> [PASSAGE]
The Michigan Wolverines are one of the most famous teams in college football, with more wins than any other university. Coming into the 2023 season, Michigan’s 991 wins are 38 more than that of their Big Ten rivals, Ohio State, who sit in second place.

Amongst these 991 wins, the team have won 11 national championships and 44 conference championships, stewarded by 20 different head coaches since their inception in 1879. This article will look back at some of the most influential coaches during this time and will rank the top 10.

Who is the Michigan head coach in the College football 2023 season?

Fresh off two Big Ten titles, Jim Harbaugh is enjoying his best run of form as the Michigan Wolverines head coach. He joined the university after a four-year stint in the NFL as the head coach of the 49ers, where he had an impressive 44-19-1 record. His 49er team won the NFC Championship game in their 2012 season, before losing in the Super Bowl to the Baltimore Ravens.

Harbaugh started with success as Michigan’s head coach, winning the Citrus Bowl in 2016. Unfortunately, there would be no further accolades until 2021, which was the first of back-to-back Big Ten titles for the Wolverines.

> [INFORMATION SHOWN]
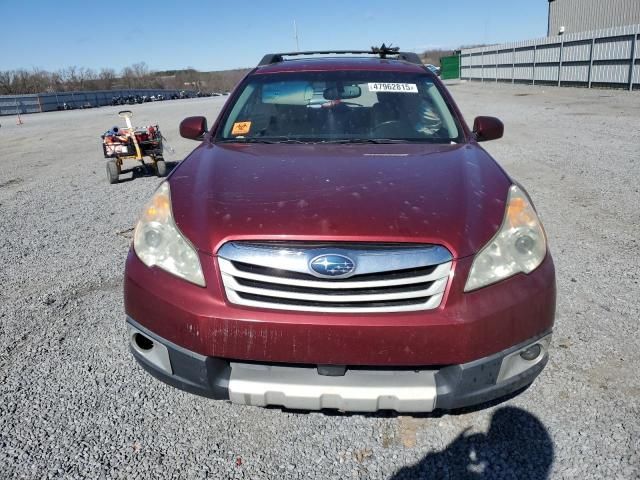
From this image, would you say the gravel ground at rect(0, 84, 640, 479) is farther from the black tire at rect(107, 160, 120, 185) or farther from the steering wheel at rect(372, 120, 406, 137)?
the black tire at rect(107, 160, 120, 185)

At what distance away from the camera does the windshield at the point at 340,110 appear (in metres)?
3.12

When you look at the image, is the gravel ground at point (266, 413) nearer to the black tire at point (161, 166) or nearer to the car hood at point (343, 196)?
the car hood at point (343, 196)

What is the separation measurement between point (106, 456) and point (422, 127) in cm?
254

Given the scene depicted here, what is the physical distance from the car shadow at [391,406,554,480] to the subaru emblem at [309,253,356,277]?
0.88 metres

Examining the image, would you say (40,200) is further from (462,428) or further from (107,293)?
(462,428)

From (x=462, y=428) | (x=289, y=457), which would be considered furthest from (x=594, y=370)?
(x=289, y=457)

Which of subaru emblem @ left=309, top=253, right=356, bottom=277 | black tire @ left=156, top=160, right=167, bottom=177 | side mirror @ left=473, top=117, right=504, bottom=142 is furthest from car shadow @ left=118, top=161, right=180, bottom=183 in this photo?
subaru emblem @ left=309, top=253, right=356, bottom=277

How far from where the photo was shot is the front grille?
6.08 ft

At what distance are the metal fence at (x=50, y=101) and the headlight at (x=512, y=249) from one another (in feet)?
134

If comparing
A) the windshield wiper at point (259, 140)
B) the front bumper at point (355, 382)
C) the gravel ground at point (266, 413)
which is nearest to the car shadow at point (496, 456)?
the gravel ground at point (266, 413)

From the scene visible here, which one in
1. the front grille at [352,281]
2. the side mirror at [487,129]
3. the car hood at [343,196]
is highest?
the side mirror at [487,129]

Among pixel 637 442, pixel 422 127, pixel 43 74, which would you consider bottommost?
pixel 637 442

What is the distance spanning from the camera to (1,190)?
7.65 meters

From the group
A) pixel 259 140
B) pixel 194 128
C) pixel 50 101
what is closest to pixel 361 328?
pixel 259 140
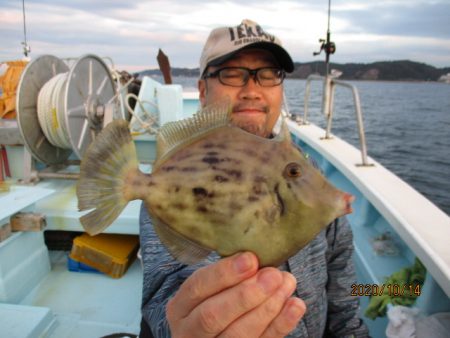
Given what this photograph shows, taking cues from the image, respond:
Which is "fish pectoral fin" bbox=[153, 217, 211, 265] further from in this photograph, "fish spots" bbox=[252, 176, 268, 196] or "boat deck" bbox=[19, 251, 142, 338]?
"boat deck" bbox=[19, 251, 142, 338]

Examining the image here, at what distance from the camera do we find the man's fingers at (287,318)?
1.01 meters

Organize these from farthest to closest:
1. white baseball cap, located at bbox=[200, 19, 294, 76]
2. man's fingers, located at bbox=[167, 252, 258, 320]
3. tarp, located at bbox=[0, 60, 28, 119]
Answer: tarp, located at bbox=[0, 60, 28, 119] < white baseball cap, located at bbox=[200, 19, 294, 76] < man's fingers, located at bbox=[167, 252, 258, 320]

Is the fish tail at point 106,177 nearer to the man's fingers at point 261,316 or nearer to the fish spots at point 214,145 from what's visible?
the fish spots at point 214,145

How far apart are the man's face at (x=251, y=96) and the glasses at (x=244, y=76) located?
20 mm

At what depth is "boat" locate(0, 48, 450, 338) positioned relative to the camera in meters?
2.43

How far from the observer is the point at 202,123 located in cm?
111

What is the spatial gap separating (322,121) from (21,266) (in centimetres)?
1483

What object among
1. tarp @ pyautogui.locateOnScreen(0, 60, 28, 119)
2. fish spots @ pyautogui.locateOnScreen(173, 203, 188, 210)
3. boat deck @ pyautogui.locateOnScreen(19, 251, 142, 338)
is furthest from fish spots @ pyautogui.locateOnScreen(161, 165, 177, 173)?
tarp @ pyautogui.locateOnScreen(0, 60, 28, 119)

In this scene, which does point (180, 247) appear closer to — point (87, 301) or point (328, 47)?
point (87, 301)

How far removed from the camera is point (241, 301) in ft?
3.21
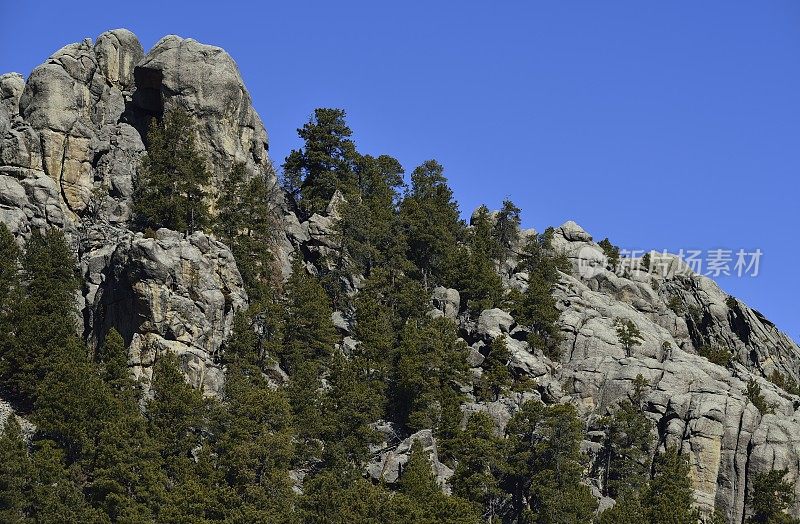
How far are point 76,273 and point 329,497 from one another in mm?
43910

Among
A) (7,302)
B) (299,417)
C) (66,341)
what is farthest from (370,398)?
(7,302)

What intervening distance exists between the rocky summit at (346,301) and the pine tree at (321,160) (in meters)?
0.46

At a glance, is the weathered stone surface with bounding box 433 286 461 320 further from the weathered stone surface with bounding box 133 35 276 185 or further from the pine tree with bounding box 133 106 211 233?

> [TASK] From the piece on Michigan football coaches, copy the part starting at "The Michigan Wolverines are" and ending at "in second place.". You won't need the lines above.

> [TASK RESPONSE]
The Michigan Wolverines are one of the most famous teams in college football, with more wins than any other university. Coming into the 2023 season, Michigan’s 991 wins are 38 more than that of their Big Ten rivals, Ohio State, who sit in second place.